**SELECTED EXCERPT**
BEGIN
The economy has adapted to the coronavirus, therefore there's no reason to be too pessimistic about economic growth, and SEB expects the Estonian economy to grow 3.3 percent in 2021 and 4.5 percent in 2022, Mihkel Nestor, economic analyst at SEB, said on Tuesday.
As recently as in January this year, the bank predicted Estonia's gross domestic product to grow 3.5 percent in 2022.
Nestor noted in a press release that optimism is also underpinned by the fact that the restrictions in place over the past month and a half have not significantly worsened the situation of the economy.
"Economic growth is guaranteed solely by the fact that the first half of 2020 was more than poor for the economy - it is not difficult to grow from that," he said.
For the second half of the year, Nestor forecasts a sharp acceleration in growth caused by the lifting of restrictions and money from the second pension pillar that is about to flow into the economy in the autumn. The same factors will boost the economy in 2022.
"Household consumption is the main driver of economic growth. The decline in private consumption to date has been driven not by people's declining incomes, but by scarce opportunities to spend the money they have earned," Nestor said. If vaccination proves successful enough and restrictions on travel and entertainment services disappear, Nestor estimates that a large proportion of consumers are willing to spend more than before.
END
**REQUIREMENT A**
Answer these questions about the excerpt on SEB's economic forecast:
(i) How much does SEB expect the Estonian economy to grow in 2021?
(ii) What growth rate for Estonia's gross domestic product in 2022 did the bank predict in January?
(iii) What does Nestor call the main driver of economic growth?
**REQUIREMENT B**
Continue the excerpt on SEB's economic forecast from the point where it stops.

**GIVEN ENTRIES**
BEGIN
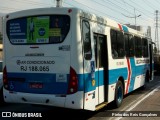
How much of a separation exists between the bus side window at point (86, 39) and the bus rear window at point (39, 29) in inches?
18.6

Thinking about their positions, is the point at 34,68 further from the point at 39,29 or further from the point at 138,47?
the point at 138,47

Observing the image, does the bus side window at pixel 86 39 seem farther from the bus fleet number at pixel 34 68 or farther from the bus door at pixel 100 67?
the bus fleet number at pixel 34 68

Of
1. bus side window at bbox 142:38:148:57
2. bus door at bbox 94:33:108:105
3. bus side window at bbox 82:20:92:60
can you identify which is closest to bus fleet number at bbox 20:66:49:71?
bus side window at bbox 82:20:92:60

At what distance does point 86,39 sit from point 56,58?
950 millimetres

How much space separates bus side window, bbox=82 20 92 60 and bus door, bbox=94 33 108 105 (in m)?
0.59

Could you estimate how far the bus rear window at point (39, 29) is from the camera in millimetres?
7918

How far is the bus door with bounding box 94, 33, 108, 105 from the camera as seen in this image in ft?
29.1

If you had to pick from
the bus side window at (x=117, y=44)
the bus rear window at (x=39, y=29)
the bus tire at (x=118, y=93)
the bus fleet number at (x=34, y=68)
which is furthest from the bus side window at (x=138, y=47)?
the bus fleet number at (x=34, y=68)

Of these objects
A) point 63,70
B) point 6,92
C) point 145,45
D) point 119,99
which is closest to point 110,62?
point 119,99

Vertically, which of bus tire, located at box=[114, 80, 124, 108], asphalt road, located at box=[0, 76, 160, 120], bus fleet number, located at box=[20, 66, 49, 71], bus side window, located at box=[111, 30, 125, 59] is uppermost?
bus side window, located at box=[111, 30, 125, 59]

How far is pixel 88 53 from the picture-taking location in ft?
26.9

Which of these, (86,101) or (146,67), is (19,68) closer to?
(86,101)

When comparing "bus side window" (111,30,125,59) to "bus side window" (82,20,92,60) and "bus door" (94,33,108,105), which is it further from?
"bus side window" (82,20,92,60)

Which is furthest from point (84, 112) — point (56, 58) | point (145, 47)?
point (145, 47)
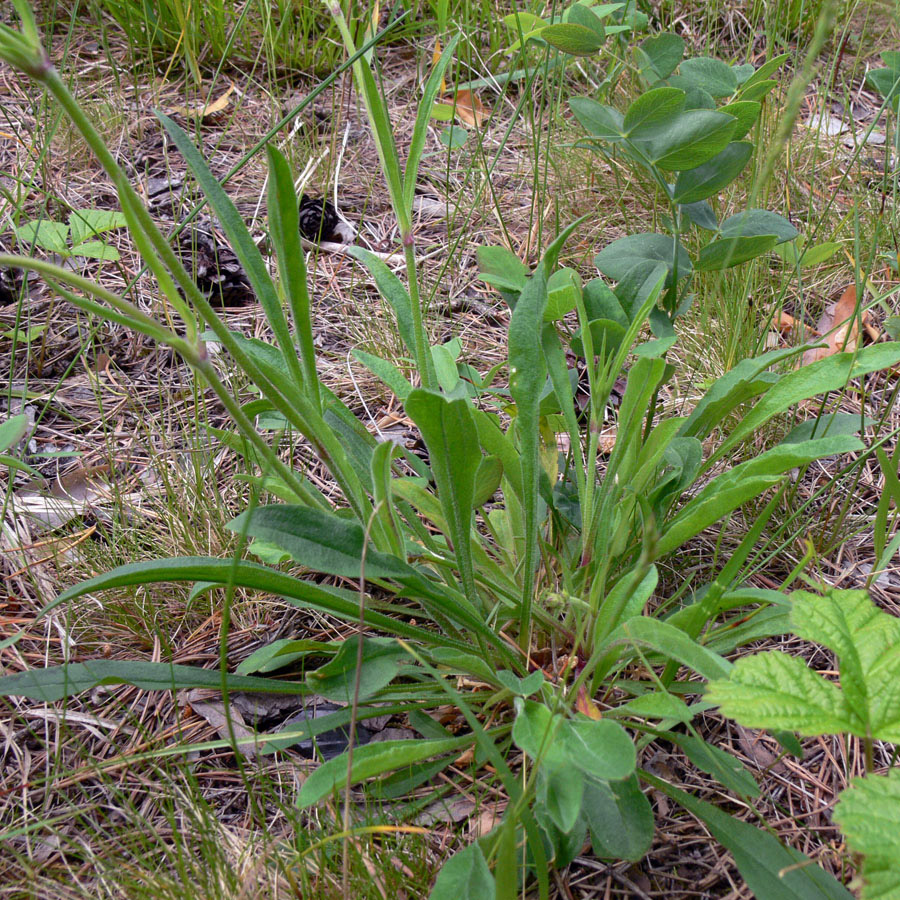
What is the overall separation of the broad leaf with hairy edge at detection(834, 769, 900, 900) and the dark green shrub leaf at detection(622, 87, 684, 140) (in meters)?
0.92

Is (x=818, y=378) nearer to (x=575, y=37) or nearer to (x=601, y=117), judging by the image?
(x=601, y=117)

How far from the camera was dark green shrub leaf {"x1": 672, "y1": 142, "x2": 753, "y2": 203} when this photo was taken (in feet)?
4.20

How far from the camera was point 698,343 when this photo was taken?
1697 millimetres

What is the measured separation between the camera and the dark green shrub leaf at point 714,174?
1279 mm

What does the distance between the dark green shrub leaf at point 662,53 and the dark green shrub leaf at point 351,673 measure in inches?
42.9

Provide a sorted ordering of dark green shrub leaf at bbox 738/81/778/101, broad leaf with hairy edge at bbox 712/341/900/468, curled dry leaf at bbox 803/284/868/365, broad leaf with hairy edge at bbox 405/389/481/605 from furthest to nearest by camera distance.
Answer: curled dry leaf at bbox 803/284/868/365 < dark green shrub leaf at bbox 738/81/778/101 < broad leaf with hairy edge at bbox 712/341/900/468 < broad leaf with hairy edge at bbox 405/389/481/605

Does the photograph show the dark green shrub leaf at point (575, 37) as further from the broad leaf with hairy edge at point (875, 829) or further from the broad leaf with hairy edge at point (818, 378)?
the broad leaf with hairy edge at point (875, 829)

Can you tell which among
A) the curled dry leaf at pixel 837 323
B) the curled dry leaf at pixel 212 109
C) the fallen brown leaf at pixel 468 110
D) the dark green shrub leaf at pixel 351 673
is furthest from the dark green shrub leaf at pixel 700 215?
the curled dry leaf at pixel 212 109

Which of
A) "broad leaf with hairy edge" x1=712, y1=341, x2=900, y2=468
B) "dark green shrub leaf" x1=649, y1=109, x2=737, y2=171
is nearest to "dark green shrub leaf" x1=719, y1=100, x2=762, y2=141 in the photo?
"dark green shrub leaf" x1=649, y1=109, x2=737, y2=171

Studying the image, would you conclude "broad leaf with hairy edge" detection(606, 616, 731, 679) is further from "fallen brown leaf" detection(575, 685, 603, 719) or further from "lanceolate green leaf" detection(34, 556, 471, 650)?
"lanceolate green leaf" detection(34, 556, 471, 650)

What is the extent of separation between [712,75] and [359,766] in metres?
1.29

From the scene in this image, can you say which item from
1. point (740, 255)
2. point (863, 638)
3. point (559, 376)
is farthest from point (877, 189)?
point (863, 638)

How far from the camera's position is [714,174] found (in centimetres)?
128

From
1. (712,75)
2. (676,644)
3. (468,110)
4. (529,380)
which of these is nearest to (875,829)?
(676,644)
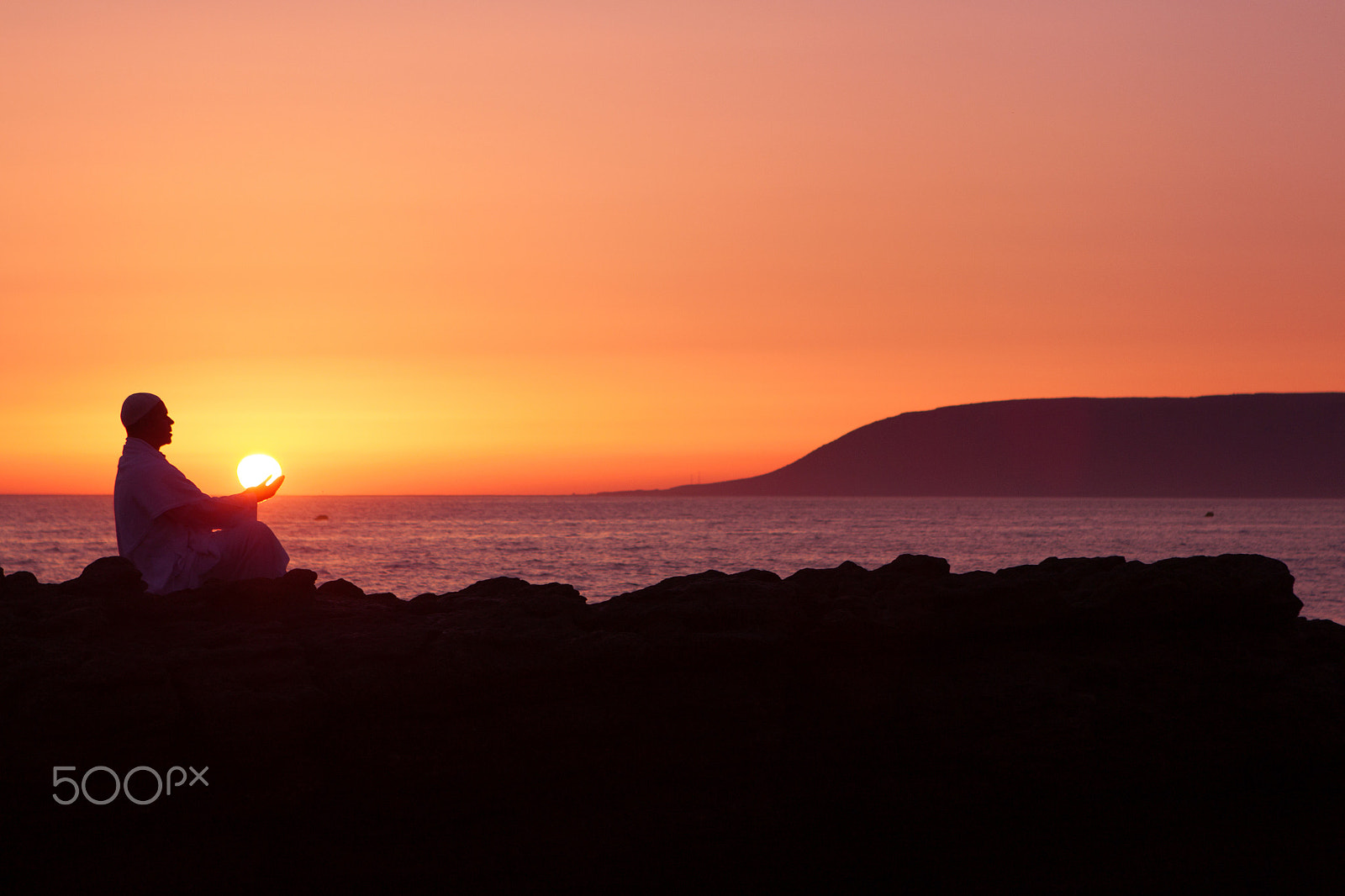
END
**RESULT A**
(i) 3.3 percent
(ii) 3.5 percent
(iii) Household consumption

**RESULT B**
He said that consumption will be boosted by savings accumulated in bank accounts during the crisis and pension money to be freed up for people leaving the second pillar.
"As a result of a shopping boom in the fall, private consumption will grow by 4.5 percent already this year, with growth accelerating to 5.5 percent next year," Nestor said.
The final spurt, the analyst said, will be made by the real estate market.
"Widespread narratives about the future of the economy and the real estate market have boosted demand for residential real estate. For its part, the resources of the second pension pillar, which will open in the autumn, are likely to give it a boost," he said.
However, Nestor acknowledged that the age group most active in the real estate market is rapidly decreasing, which may lead to a longer period of low tide following the current spurt.
Nestor said this is a good time for investment.
"The lax monetary policy of central banks, intense competition in the banking landscape and active interest of investors have made raising both loan and equity capital favorable for Estonian companies. At the moment, companies have been rather conservative, but investment activity is expected to increase in 2022," he added.
Nestor noted that major investments are also planned by the state, including through using funds of the European Recovery Facility.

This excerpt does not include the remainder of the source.